The actor got his Actor's Equity card while working as a children's entertainer, and his first experience in the United States was as a summer camp counselor when he was eighteen. He says he's "absolutely dying to have kids," though he wants to continue to travel "and work with people who can challenge me." His favorite aspect of acting is the research he does for roles: "It's as close to journalism as I get to do. I played a policeman investigating child abuse who had to have hypnotherapy, so I had regression sessions. I played an amnesiac who had a midlife crisis, so I went and spoke to lots of peopele who'd had amnesia or trauma to the head and lost their memory. The background stuff is fascinating."

His next project, the independent film All For Love, will be released by Miramax some time next year. It co-stars Isaacs and Jean-Marc Barr (The Big Blue) as brothers separated as children during the French Revolution; the cast also includes Miranda Richardson and Richard E. Grant "and a hot young English actress called Anna Friel who's in lots of things that aren't out here yet." Isaacs describes his part in the adaptation of the Robert Louis Stevenson novel as "tremendous old-fashioned sloppy hair acting. It's Three Musketeers-land, and I got to be incorrigibly bad in that too, gone to seed, but only because my heart is broken. We got to shoot in castles all over the world, riding horses. Sometimes I have to pinch myself that these things happen and I was getting paid for it!"
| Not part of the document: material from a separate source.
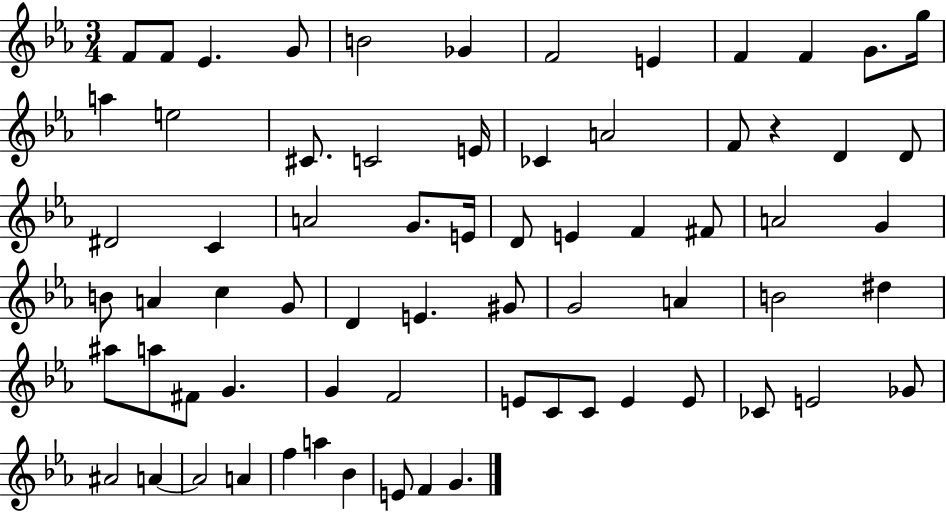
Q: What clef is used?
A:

Though he learned swordfighting in acting school and on Highlander amd got to spend several months at a stunt riding school for Dragonheart, thus making him marketable for costume pieces, Isaacs prefers contemporary settings. "In my dreams, I would be doing things where if you were watching it on TV and you had the sound turned off, you wouldn't know it was acting. You'd think you were watching a documentary. That's the standard to aim for, I think - you always know when you're watching acting on television even with the sound turned off, you know when something's real. I'd like to do things that are real and pertinent, and make people not dwell on the program itself but on the lives of people around them. To inspire change or hope."

In that regard, he has ambitions as a writer-director-producer; "My ambition is to be a hyphenate," he laughs. "I want to be a true Renaissance man. I have projects on my hard disk, though I don't know what will ever happen with them." Citing British theatrical superstition as the reason he can't discuss his writing or it won't happen, he does note that they're contemporary and would allow him to perform as well. "I want to do everything - one of the reasons I'm an actor is that I'd like to live 25 lives. I'd like to be a journalist, I'd like to be a politician, I'd like to be an explorer, I'd like to be a policeman, all those things. I'm very frustrated by only having to do one thing in life."
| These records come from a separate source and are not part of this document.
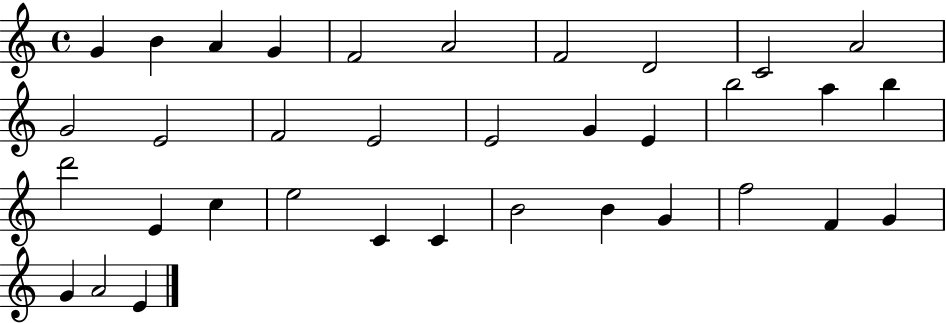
{
  \clef treble
  \time 4/4
  \defaultTimeSignature
  \key c \major
  g'4 b'4 a'4 g'4 | f'2 a'2 | f'2 d'2 | c'2 a'2 | \break g'2 e'2 | f'2 e'2 | e'2 g'4 e'4 | b''2 a''4 b''4 | \break d'''2 e'4 c''4 | e''2 c'4 c'4 | b'2 b'4 g'4 | f''2 f'4 g'4 | \break g'4 a'2 e'4 | \bar "|."
}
At present, however, he's not complaining. "The last couple of years I've had a laugh, I've done everything," he notes. "I did a couple of films in Ireland; I did St. Ives, this swashbuckling thing on a horse, with swordfighting and wigs and that sort of stuff; then I went and played an IRA guy; then I played NASA's smartest man on the planet; and then I got to be in a Mafia series which is the closest I'm ever going to get to being in The Godfather, which is every actor's dream. And now I'm a Nazi in space. So it's been a pretty fun year and a half - the kind of thing kids do in playgrounds all over the world, and I got to do it and be paid for it!"